To closer pack the geometric sequence---set base to a float between 1 and 2.

For decade counting---set base to 10. I don't understand the fuss regardinging the usual number of fingers, hence the binary default.

For more frequent initial true tests---set target between 0 and 1

0 < target < 1

To test true less often initially---increase target.

To disable truth by time---choose 0 for seconds. The default is 5*60 seconds == 5 minutes.

To disable truth by count---use a large value of target.

METHODS

Call the LoopStatus object to increment its count, set the object's truth, and manage internals.
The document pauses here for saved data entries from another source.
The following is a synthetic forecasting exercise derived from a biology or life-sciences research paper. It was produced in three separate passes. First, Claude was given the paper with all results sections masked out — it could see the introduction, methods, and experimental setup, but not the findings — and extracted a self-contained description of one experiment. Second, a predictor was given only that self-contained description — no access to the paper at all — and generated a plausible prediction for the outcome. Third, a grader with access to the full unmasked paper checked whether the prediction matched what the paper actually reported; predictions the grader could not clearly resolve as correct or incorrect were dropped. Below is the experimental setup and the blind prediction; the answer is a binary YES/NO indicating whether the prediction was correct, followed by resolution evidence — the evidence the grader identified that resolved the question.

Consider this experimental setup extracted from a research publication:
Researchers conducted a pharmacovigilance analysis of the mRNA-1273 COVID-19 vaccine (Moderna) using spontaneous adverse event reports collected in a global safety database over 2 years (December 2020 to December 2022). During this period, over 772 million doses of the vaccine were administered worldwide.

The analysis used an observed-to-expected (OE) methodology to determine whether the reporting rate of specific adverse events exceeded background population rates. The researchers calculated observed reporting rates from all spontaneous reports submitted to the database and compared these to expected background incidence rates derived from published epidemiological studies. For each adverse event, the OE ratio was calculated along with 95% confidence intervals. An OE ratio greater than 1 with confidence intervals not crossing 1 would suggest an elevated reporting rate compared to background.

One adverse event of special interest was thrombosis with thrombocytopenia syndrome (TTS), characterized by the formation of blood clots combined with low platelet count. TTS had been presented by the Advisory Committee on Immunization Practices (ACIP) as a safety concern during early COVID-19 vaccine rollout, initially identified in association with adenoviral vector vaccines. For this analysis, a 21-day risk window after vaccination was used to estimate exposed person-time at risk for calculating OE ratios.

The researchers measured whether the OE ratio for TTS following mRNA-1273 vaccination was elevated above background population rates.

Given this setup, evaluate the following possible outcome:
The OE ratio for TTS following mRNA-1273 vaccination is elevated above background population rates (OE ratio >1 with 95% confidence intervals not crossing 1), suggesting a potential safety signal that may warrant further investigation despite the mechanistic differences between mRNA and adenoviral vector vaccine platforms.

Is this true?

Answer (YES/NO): NO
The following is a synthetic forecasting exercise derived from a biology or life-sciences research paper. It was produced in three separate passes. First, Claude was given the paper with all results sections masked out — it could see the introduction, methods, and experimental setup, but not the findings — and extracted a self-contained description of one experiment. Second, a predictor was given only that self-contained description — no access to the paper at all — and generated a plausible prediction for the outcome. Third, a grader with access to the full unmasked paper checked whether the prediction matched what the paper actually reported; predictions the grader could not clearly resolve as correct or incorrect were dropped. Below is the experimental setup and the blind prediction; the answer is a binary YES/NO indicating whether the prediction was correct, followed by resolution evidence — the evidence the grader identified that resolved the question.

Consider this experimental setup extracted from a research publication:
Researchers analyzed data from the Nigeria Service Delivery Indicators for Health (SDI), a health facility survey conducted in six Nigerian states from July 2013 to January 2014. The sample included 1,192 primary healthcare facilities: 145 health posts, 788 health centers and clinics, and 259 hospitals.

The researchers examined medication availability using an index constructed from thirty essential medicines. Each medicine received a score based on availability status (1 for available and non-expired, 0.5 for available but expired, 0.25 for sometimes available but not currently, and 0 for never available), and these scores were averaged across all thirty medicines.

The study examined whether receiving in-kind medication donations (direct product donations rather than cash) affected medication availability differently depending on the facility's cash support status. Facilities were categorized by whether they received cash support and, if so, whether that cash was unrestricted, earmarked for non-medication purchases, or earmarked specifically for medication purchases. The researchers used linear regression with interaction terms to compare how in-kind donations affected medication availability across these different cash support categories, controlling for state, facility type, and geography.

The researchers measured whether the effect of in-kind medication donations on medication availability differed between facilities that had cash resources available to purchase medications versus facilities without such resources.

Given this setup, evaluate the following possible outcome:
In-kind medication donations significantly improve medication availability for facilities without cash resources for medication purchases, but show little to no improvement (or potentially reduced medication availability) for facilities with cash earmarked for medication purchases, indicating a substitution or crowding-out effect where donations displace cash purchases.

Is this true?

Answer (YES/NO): YES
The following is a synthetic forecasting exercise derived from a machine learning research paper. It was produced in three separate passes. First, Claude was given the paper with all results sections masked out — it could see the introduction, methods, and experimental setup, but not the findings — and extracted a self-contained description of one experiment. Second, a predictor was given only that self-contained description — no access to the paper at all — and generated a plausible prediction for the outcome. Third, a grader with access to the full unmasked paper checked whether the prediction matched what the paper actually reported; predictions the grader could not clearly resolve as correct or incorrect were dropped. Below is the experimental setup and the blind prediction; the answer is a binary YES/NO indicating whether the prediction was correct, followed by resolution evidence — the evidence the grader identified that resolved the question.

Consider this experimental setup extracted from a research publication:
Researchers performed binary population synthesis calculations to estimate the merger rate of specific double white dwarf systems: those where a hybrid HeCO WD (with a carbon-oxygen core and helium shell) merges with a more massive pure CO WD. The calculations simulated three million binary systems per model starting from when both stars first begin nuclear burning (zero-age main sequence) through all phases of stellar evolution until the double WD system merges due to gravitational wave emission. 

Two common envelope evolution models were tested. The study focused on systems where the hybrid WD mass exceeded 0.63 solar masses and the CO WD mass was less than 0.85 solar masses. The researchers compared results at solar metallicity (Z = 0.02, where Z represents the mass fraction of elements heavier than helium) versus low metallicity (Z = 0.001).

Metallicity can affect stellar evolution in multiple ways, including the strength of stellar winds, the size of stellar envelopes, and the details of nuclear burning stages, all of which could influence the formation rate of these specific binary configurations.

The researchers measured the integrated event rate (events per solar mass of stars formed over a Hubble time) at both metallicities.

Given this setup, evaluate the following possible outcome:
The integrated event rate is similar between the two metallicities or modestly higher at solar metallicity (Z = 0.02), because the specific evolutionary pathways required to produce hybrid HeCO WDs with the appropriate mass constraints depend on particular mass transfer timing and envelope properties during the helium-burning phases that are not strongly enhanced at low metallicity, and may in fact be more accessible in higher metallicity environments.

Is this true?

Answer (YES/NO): YES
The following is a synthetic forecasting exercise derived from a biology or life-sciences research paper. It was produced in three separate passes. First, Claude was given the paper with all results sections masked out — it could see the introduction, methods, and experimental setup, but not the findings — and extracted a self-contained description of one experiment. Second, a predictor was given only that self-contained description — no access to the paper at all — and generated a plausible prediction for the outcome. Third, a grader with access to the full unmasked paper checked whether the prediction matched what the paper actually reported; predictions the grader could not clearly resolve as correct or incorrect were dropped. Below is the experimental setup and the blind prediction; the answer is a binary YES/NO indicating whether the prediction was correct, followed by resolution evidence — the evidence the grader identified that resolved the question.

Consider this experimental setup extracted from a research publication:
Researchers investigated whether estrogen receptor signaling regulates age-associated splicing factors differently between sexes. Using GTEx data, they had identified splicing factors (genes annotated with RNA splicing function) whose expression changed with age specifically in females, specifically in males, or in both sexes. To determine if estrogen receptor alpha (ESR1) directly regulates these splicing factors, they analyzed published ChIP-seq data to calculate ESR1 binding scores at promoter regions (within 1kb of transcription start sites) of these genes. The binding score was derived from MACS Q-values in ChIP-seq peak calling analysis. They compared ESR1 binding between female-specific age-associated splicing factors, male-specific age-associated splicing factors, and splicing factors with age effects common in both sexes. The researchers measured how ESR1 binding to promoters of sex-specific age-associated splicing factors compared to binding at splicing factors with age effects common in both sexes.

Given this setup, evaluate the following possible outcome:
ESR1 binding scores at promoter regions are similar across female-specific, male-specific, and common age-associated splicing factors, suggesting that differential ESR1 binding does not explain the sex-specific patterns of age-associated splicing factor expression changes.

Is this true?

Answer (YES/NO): NO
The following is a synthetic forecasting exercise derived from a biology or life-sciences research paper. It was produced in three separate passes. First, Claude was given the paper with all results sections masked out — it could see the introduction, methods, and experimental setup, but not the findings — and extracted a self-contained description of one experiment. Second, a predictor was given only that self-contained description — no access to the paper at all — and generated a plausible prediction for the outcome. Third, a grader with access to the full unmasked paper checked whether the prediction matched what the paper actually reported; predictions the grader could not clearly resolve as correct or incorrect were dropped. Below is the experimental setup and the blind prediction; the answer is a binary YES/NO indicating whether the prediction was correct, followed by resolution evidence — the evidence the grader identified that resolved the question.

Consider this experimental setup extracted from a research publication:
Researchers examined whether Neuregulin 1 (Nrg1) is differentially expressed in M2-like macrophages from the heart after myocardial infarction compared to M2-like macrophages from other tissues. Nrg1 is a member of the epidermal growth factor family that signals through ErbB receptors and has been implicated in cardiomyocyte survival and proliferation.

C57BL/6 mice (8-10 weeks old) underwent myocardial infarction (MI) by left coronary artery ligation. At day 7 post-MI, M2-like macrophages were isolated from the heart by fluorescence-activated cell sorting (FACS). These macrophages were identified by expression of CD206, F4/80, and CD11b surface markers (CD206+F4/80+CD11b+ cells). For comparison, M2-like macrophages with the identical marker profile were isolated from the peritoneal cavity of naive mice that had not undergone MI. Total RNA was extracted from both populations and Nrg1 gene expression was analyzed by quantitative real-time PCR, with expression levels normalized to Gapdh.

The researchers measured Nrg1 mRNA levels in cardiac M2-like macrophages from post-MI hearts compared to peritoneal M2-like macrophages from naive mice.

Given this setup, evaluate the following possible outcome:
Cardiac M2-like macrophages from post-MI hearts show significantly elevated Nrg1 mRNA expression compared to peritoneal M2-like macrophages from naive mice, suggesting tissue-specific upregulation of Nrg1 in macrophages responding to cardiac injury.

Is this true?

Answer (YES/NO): YES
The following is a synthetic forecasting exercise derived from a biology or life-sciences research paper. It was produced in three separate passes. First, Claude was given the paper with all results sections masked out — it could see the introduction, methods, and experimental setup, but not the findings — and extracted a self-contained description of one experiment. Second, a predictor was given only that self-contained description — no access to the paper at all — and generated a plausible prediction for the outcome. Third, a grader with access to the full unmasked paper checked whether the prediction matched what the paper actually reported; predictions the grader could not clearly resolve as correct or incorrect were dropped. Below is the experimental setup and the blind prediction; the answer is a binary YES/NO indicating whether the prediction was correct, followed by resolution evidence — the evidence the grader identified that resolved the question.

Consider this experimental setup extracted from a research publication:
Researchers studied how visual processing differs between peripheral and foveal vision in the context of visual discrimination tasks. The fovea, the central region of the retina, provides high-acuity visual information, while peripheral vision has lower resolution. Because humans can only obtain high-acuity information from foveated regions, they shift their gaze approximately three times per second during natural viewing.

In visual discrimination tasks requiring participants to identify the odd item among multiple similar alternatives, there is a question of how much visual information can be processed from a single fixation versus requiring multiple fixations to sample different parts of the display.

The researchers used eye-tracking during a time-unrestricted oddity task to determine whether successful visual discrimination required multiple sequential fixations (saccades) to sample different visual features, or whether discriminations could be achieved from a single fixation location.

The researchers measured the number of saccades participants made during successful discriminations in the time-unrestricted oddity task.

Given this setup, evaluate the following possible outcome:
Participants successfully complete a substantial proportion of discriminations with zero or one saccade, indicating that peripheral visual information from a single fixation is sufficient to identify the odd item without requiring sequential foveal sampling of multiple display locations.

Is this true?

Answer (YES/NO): NO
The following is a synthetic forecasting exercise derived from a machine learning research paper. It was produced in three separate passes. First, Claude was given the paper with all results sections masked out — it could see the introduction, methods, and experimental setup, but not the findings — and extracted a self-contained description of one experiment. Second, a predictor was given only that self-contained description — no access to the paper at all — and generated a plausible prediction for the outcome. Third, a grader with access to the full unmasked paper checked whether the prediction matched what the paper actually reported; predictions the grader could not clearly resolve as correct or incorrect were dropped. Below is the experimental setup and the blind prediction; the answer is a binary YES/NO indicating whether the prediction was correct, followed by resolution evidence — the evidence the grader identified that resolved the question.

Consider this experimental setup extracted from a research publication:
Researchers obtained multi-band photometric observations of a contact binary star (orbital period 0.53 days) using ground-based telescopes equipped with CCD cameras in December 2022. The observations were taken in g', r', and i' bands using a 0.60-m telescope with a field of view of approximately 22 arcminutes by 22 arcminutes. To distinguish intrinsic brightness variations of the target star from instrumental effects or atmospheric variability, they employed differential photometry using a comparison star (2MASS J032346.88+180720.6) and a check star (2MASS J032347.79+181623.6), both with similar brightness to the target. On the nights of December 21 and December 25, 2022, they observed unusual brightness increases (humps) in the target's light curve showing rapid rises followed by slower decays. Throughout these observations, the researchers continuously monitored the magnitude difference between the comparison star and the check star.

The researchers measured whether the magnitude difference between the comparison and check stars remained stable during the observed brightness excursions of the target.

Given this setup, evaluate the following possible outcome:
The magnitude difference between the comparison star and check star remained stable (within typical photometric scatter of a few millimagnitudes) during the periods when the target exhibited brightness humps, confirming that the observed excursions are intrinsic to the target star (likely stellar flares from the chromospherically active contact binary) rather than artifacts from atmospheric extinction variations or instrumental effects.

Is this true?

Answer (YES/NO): YES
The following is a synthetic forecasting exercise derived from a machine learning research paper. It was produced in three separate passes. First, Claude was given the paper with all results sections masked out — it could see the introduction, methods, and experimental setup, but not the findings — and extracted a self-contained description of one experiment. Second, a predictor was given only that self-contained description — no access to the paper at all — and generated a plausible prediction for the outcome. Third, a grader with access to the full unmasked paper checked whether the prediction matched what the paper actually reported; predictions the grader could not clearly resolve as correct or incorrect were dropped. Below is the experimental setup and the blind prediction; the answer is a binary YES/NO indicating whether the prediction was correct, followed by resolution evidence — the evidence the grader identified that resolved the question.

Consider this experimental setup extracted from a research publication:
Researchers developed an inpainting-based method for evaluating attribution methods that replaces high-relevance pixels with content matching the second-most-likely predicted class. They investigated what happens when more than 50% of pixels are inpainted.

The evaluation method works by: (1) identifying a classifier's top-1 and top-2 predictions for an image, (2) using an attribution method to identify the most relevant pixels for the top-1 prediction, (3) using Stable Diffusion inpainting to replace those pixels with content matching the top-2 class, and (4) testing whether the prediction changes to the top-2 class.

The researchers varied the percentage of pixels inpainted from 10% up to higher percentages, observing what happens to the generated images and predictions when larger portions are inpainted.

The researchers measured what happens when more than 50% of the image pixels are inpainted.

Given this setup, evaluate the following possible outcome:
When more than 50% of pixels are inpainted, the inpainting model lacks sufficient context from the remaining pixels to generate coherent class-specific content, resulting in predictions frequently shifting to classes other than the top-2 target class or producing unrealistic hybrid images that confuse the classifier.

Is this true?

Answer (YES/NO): NO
It returns its truth value.

LoopStatus defines __nonzero__ which does not alter the object's truth.

LSObject.Value returns the LSObject() call count.

sample:

from WriteNumber import WriteNumber
unfinished = True
status = LoopStatus.LoopStatus()

while unfinished:

    if status():                    # Call updates truth state
        info('measure %s.',WriteNumber(status.Value)) # progress

    unfinished = symphony(
        verbose = not not status)   # safely use boolean state

1 comment

David Lambert (author) 13 years, 1 month ago  # | flag

correct! The first example in the discussion should read

status.Value

where it says "s.Value".

base = 0 causes aways True.

the reset_timer method encourages changing the time interval.

I didn't find the "preview" option. These are the corrections I see. I'm sure you will find others. Happy programming!